++++ MATERIAL FOR THIS EXERCISE ++++

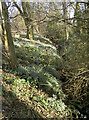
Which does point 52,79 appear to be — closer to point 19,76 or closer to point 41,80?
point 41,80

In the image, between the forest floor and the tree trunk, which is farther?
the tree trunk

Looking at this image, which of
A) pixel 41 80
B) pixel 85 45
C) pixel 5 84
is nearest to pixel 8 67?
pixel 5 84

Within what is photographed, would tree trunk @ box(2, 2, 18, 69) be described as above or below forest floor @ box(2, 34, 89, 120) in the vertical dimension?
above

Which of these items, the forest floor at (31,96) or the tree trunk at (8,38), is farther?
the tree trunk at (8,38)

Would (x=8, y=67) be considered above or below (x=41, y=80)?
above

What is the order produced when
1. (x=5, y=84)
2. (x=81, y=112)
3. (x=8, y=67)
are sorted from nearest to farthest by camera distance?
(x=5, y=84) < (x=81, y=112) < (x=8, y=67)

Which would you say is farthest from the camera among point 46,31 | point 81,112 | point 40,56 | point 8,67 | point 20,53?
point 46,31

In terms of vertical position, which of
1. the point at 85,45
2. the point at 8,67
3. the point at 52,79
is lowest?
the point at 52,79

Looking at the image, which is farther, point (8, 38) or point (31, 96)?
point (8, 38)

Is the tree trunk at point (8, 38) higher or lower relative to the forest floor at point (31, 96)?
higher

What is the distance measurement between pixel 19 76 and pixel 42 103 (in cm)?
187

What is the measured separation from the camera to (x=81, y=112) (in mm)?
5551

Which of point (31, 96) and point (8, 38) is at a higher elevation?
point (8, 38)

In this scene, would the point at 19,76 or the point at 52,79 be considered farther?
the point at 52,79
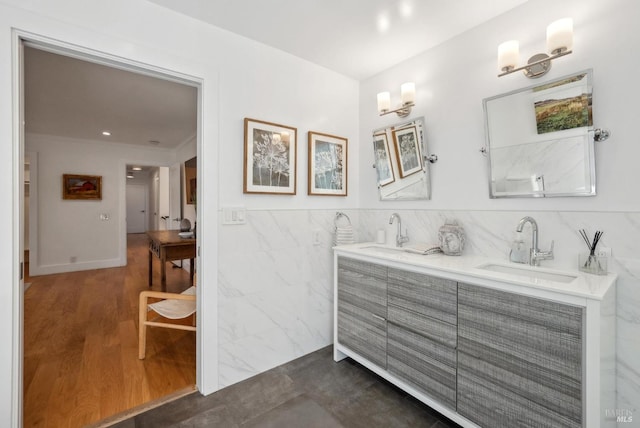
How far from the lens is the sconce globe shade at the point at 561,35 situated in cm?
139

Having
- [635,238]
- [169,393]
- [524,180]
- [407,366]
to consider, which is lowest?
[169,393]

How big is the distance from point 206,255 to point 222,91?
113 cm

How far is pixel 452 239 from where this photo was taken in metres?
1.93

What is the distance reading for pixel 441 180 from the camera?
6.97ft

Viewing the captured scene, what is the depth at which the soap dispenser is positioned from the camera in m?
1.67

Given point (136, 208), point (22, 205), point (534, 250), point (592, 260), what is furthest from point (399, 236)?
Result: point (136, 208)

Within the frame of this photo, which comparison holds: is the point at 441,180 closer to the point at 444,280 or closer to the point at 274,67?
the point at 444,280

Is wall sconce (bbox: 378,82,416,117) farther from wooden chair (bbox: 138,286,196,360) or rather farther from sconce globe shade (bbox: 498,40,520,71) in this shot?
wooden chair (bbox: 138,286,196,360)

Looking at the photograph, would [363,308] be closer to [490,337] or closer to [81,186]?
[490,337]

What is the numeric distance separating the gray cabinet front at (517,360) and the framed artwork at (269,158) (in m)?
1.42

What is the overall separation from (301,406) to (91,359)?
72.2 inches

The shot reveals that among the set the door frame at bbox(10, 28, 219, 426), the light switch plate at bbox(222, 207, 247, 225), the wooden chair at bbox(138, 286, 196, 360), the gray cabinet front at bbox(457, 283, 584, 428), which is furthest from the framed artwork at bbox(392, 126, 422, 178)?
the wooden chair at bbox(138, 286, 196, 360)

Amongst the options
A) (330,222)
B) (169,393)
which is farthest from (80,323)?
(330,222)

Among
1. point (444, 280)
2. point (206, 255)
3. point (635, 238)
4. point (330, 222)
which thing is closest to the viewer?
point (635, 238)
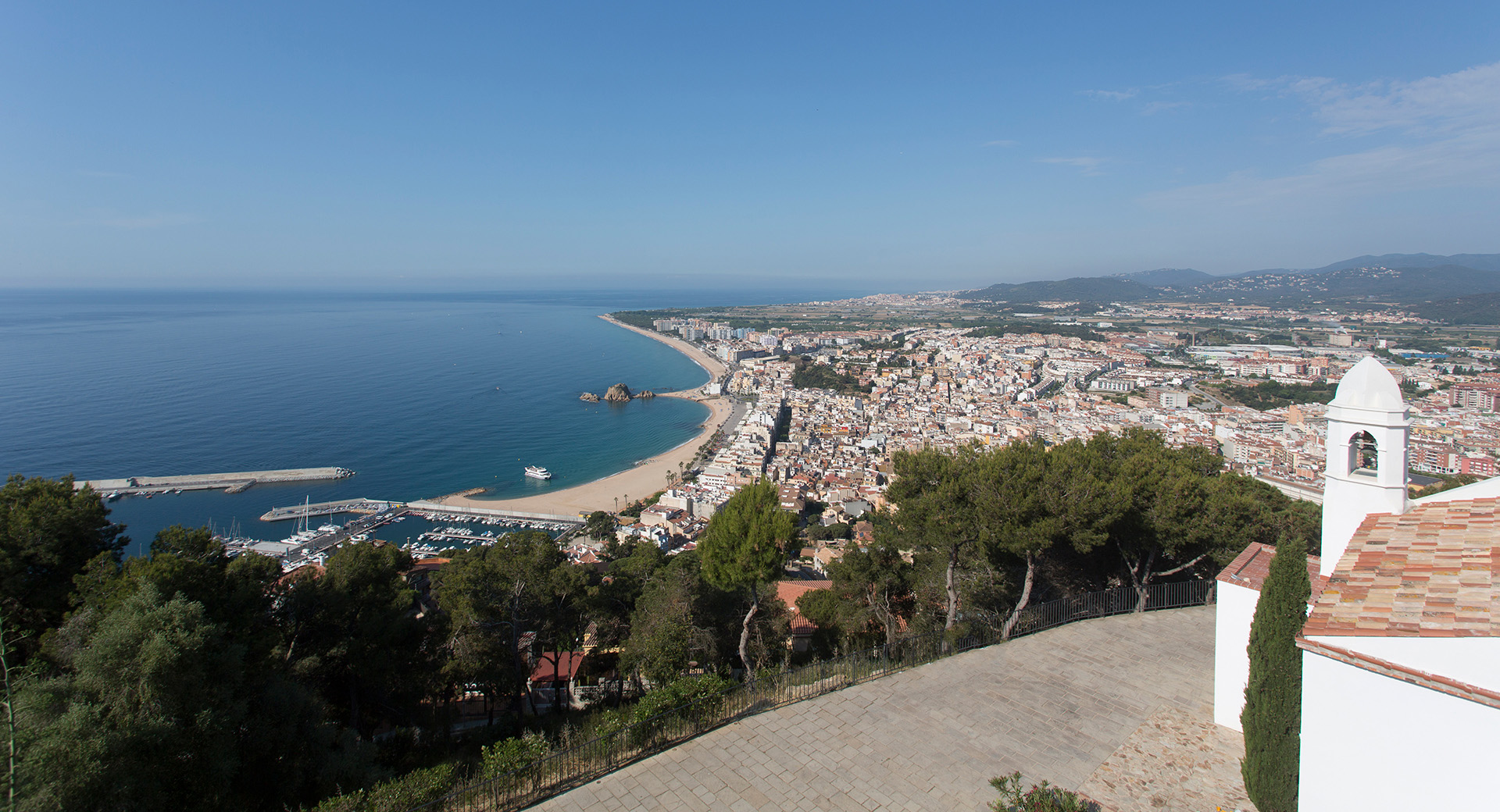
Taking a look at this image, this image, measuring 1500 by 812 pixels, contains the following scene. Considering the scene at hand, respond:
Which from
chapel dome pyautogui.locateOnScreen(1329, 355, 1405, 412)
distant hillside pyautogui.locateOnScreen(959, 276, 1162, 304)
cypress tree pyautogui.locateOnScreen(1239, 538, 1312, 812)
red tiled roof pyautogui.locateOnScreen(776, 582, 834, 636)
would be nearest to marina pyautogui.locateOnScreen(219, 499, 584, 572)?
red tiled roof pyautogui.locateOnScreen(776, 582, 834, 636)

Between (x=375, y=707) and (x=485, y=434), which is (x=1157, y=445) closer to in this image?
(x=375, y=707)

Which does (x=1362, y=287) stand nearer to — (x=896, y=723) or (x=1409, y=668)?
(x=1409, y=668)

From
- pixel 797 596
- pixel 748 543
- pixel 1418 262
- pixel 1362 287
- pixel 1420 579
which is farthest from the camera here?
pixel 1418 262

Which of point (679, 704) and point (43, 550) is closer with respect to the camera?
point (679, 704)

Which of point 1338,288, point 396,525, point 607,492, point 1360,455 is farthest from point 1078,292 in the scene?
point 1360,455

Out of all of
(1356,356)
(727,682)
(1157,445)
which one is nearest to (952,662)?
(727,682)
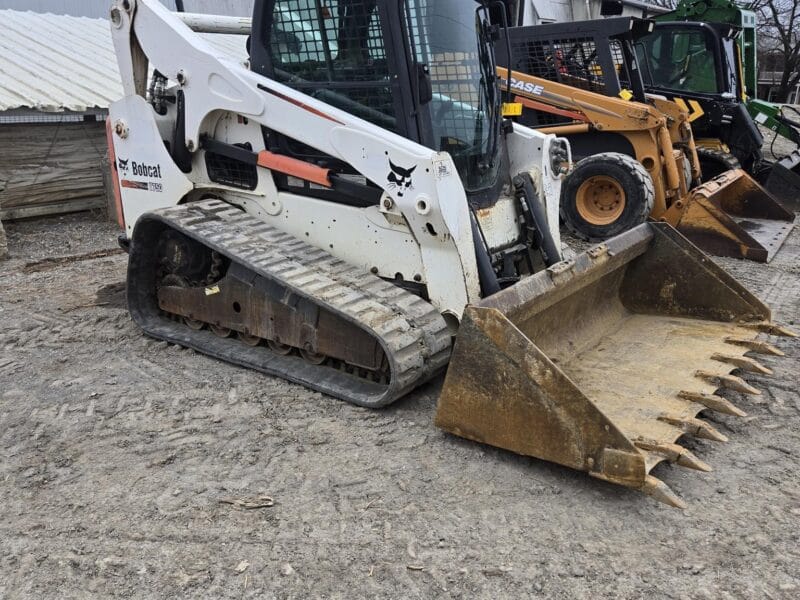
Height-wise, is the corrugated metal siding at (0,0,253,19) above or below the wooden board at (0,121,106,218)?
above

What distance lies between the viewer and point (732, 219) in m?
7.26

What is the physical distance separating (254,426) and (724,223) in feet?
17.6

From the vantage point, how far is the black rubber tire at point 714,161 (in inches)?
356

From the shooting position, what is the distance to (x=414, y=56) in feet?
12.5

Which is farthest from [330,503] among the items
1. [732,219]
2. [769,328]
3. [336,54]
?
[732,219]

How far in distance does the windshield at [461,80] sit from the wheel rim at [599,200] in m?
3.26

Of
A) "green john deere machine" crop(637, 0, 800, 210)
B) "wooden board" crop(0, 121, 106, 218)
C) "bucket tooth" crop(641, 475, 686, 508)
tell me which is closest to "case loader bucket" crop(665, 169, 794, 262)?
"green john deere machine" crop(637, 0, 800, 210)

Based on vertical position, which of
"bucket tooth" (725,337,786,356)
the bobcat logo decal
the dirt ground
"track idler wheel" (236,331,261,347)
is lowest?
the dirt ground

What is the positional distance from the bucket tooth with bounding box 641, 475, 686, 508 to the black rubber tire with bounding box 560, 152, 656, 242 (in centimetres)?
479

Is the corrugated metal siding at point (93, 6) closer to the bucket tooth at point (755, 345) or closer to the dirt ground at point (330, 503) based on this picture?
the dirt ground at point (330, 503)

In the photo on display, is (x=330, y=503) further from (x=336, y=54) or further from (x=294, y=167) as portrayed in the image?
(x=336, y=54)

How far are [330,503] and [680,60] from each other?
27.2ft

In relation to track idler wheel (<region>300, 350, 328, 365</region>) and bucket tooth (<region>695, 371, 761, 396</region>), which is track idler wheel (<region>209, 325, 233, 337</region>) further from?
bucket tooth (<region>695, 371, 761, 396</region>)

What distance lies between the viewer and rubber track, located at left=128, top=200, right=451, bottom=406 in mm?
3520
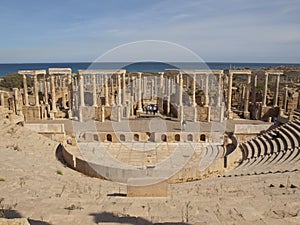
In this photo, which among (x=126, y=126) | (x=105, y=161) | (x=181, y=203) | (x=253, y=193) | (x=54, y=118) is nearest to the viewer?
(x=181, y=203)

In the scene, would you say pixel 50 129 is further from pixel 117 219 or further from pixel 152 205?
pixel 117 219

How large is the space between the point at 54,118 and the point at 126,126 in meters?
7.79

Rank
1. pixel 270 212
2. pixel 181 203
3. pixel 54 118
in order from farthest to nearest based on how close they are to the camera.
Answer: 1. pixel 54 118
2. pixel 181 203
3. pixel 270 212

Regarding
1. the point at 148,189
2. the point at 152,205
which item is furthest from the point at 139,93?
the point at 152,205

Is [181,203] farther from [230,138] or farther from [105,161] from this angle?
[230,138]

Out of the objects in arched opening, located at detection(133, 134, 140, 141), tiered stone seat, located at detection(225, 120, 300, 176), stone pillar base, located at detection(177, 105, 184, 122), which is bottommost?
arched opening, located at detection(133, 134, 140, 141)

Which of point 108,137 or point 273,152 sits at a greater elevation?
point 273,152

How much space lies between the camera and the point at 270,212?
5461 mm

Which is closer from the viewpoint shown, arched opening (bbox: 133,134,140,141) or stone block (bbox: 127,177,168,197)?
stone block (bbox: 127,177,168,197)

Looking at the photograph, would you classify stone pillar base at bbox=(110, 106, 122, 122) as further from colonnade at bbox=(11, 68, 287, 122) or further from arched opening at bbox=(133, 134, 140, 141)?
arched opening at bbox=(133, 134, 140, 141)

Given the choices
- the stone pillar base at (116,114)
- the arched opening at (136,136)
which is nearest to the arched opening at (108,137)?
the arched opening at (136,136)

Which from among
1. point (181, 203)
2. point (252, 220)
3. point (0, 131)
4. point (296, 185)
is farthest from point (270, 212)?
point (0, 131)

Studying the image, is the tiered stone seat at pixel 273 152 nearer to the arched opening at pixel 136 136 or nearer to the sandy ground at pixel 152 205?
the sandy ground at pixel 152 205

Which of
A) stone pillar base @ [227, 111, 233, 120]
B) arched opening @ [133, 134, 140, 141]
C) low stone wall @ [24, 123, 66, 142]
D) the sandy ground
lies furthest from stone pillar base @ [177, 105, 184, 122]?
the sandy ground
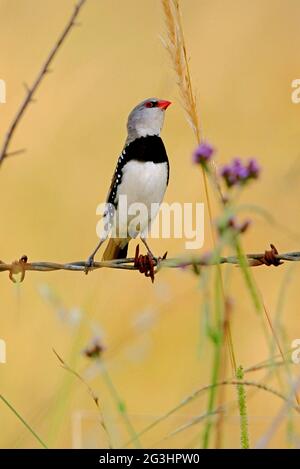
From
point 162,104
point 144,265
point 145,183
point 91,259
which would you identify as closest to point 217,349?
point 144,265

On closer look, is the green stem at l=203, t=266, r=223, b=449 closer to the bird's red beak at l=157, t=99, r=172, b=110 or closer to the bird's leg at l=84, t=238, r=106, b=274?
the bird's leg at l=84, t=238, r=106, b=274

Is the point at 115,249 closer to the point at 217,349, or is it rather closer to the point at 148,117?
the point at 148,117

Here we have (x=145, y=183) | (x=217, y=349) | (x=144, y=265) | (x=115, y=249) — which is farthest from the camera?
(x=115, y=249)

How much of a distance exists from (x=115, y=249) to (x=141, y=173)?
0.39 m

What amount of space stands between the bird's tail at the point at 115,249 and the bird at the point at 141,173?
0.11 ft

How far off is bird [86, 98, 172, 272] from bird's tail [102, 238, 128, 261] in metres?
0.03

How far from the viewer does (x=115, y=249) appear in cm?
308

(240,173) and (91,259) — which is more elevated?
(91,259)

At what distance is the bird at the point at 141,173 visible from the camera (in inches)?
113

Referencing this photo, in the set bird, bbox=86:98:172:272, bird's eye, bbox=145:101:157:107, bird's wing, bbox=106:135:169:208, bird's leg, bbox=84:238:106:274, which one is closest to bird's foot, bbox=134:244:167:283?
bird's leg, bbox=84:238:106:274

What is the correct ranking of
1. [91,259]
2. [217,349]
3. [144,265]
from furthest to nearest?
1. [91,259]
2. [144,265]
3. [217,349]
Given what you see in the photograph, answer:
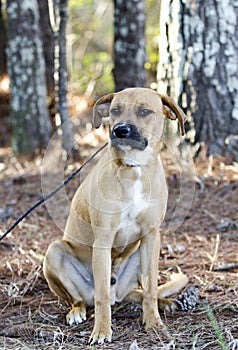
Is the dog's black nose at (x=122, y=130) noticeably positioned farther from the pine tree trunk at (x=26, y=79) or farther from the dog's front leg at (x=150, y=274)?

++++

→ TASK INSTRUCTIONS: Arrange every line from the start of the material through the line containing "(x=5, y=84) < (x=81, y=112) < (x=8, y=67)", both ends included, as a Markdown table with the columns Row and Line, giving each row a number. Leave out the blank lines and the pictures.

→ CORRECT OUTPUT:
| Row | Line |
|---|---|
| 1 | Which does point 52,79 appear to be — closer to point 19,76 or closer to point 41,80? |
| 2 | point 41,80 |
| 3 | In the image, between the forest floor and the tree trunk, which is farther? |
| 4 | the tree trunk |
| 5 | Looking at this image, which of |
| 6 | A) pixel 41 80 |
| 7 | B) pixel 85 45 |
| 8 | C) pixel 5 84 |
| 9 | is nearest to pixel 8 67? |
| 10 | pixel 5 84 |
| 11 | Within what is photographed, would tree trunk @ box(2, 2, 18, 69) be described as above or below forest floor @ box(2, 34, 89, 120) in the vertical dimension? |
| 12 | above |
| 13 | Which of these items, the forest floor at (31,96) or the tree trunk at (8,38), is farther? |
| 14 | the tree trunk at (8,38) |
| 15 | Would (x=8, y=67) be considered above or below (x=41, y=80)? |
| 16 | above |
| 17 | What is the order produced when |
| 18 | 1. (x=5, y=84) |
| 19 | 2. (x=81, y=112) |
| 20 | 3. (x=8, y=67) |
| 21 | are sorted from nearest to farthest by camera distance? |
| 22 | (x=5, y=84) < (x=81, y=112) < (x=8, y=67) |